In all, OMB asked Congress for a 2.6 percent increase to $65.4 billion in 2008 from the $63.8 billion request for this year.
Karen Evans, OMB’s administrator for e-government and IT, today said increases centered on what President Bush wants to focus on over the next two years.
“NRC’s increase, for instance, supports the president’s priorities to find alternative energy sources,” Evans said during a briefing with reporters in Washington. “Treasury is up because we have to have better systems for collecting taxes, but also because of the work they do in the war on terror financing.”
The Defense Department also would see a decent increase of 2.1 percent to $31.3 billion. Last year, DOD’s request was down by 3 percent, or almost $1 billion.

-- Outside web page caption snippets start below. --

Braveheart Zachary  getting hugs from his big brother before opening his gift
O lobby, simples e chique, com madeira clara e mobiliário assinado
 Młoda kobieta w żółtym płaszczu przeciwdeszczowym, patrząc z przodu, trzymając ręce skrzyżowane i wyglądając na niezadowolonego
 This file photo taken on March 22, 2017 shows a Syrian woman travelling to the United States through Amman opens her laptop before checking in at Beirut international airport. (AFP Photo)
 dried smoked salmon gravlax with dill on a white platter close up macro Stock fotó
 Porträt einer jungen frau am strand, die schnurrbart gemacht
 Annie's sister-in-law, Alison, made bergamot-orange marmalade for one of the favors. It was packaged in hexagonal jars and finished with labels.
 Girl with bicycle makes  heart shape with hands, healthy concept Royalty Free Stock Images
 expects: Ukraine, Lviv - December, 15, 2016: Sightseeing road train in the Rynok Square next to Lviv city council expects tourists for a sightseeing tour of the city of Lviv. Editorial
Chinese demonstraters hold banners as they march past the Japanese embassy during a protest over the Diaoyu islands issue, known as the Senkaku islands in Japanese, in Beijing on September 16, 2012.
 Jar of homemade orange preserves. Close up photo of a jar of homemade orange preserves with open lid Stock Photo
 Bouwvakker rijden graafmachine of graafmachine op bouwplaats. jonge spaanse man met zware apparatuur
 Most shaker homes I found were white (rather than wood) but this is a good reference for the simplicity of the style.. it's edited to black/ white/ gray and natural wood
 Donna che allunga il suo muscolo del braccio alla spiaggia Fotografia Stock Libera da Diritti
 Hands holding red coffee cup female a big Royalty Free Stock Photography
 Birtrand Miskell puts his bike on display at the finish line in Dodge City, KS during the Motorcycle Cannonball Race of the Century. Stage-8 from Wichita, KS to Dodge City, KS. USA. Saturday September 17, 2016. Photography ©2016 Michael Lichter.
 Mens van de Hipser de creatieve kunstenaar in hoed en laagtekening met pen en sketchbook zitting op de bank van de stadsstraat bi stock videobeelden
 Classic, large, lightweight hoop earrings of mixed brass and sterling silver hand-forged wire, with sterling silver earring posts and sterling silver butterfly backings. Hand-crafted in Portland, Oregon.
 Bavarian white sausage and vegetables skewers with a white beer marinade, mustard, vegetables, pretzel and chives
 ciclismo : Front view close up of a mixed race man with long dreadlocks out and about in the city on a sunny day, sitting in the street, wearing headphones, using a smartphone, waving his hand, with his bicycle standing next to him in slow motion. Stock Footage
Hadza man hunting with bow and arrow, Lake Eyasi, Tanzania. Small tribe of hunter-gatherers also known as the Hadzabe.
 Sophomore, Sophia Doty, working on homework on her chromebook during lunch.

And for those agencies that didn’t see increases, Evans said the success of the move to consolidate systems and share common, governmentwide applications is evident.
One example Evans pointed to was the Agency for International Development, which could see the largest decrease to $89 million from $134 million in 2008.
“A lot of AID’s activities are being consolidated with State [Department],” she said.
One of the biggest surprises is the Homeland Security Department’s IT budget, which would drop by $44 million or 1.1 percent in 2008. This comes after DHS has seen increased requests of almost 25 percent in 2006 and 48 percent in 2007 budget submissions.
Agency spending on new projects and those that already exist also would remain flat in 2008. While OMB did not provide specific numbers because the 2007 budget situation still is in flux, Evans said it estimated that spending on steady-state IT projects would account for about 34 percent of the budget—a 1 percent drop from 2007 request. The spending to develop, modernize or enhance IT projects would remain at 39 percent, while agency budgets for mission critical applications would not increase from the 36 percent for 2007.
For the first time, OMB also provided details of how many systems have been shut down and replaced by cross agency e-government projects. Between the fourth quarter of 2005 and the first quarter of 2007, OMB said, 44 agency systems were terminated, including 16 e-payroll systems and 23 acquisition systems.